Stephen Slack of GC&E Federal presented on the application of FHIR bundles generated by state vital statistics departments to improve the death clearance workflow. The session highlighted advancements in data linkage, update automation, and DCO file generation using standardized FHIR formatted files. - Enhancing cancer data collection and utilization through structured pathology reporting: An examination of data submission to the California Cancer Registry (CCR).
Dr. Richard Moldwin of the College of American Pathologists (CAP) examined the role of Electronic Cancer Protocols (eCP) in supporting standardized, complete, and timely cancer data reporting to the California Cancer Registry (CCR). The presentation also addressed key barriers to widespread eCP adoption and discussed strategies for improving structured pathology data submission. - Integration of NAACCR data elements into the OMOP CDM for large-scale epidemiological research.

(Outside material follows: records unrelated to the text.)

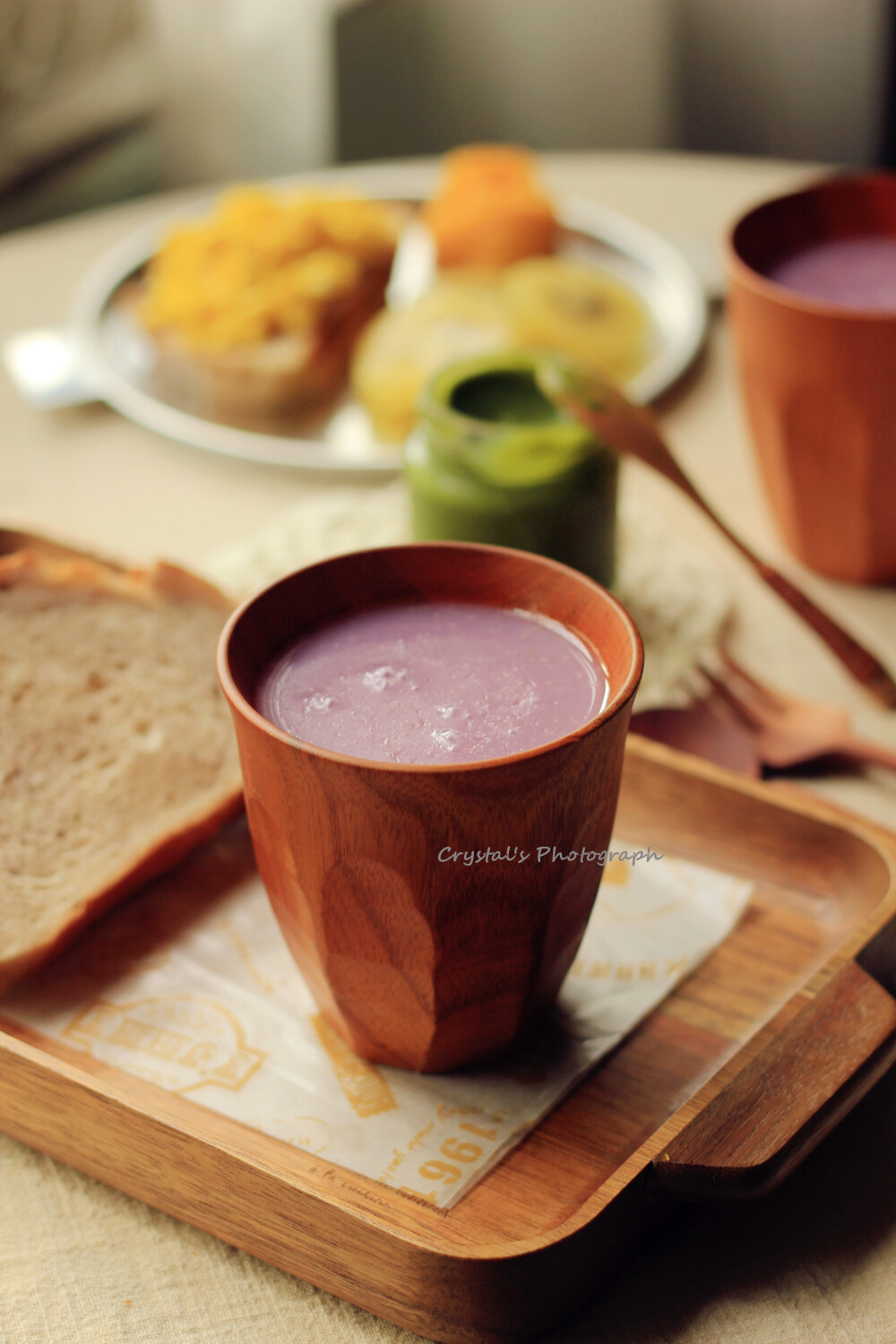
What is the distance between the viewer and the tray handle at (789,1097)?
57 cm

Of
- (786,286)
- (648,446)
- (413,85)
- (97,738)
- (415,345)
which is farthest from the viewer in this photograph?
(413,85)

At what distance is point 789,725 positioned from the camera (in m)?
0.93

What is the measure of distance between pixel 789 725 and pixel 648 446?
235mm

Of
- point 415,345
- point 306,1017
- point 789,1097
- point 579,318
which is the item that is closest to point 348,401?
point 415,345

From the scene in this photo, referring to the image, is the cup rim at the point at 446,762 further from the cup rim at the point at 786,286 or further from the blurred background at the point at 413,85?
the blurred background at the point at 413,85

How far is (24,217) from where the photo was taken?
252 cm

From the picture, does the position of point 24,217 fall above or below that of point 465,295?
below

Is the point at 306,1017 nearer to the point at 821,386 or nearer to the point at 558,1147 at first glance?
the point at 558,1147

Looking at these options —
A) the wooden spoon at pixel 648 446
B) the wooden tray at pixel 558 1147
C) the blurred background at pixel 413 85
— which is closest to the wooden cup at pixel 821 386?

Dr. Christian Reich of Nemesis Health presented on the integration of NAACCR data elements into the OMOP Common Data Model (CDM), supporting the goals of the global OHDSI community to produce real-world evidence for clinical decision-making. The presentation highlighted how aligning NAACCR with OMOP can advance cancer research, while also addressing challenges such as variable harmonization, mixed semantic types in value sets, and the need for more standardized covariate definitions.
Concurrent 5.E Advancing Pathology Reporting and Use
- Evaluation of eMaRC Lite software to determine cancer reportability in New York State.
Jovanka Harrison of the New York State Cancer Registry presented an evaluation of the CDC’s eMaRC Lite software, focusing on its effectiveness in determining cancer case reportability. The study compared the tool’s performance with SEER*DMS auto-coding results and manual review by registry staff, highlighting its potential role in improving automation and consistency in cancer case identification. - Advancing cancer registry auto-coding: Automation and consolidation of pathology data.
Dr. Jonathan Simkin of the BC Cancer Registry presented an approach to advancing cancer registry automation by consolidating multiple pathology reports – often linked to a single tumor – into unified, tumor-level records. The presentation outlined methods for integrating key data fields such as site, histology, behavior, and laterality, emphasizing the role of auto-coding in streamlining pathology data for registry use and improving accuracy in multiple primary case management. - The cancer PathCHART database (CPC DB): Cancer registry data informatics in action.
Kathleen Kenna of the National Cancer Institute introduced Cancer PathCHART (CPC), a relational SQL database that integrates and standardizes site and morphology codes across major cancer data standard setters. CPC provides a single source of truth for SMCT, supporting consistency, expert review, and future implementation of ICD-O-4. It’s the first resource to link WHO 5th Edition content with SMCT products, enabling improved accuracy and coordination in cancer data standards.
All presentations from the NAACCR 2025 Annual Conference are available through the NAACCR Education and Training Portal. To view the sessions, you must have an active MyNAACCR account and be a NAACCR member.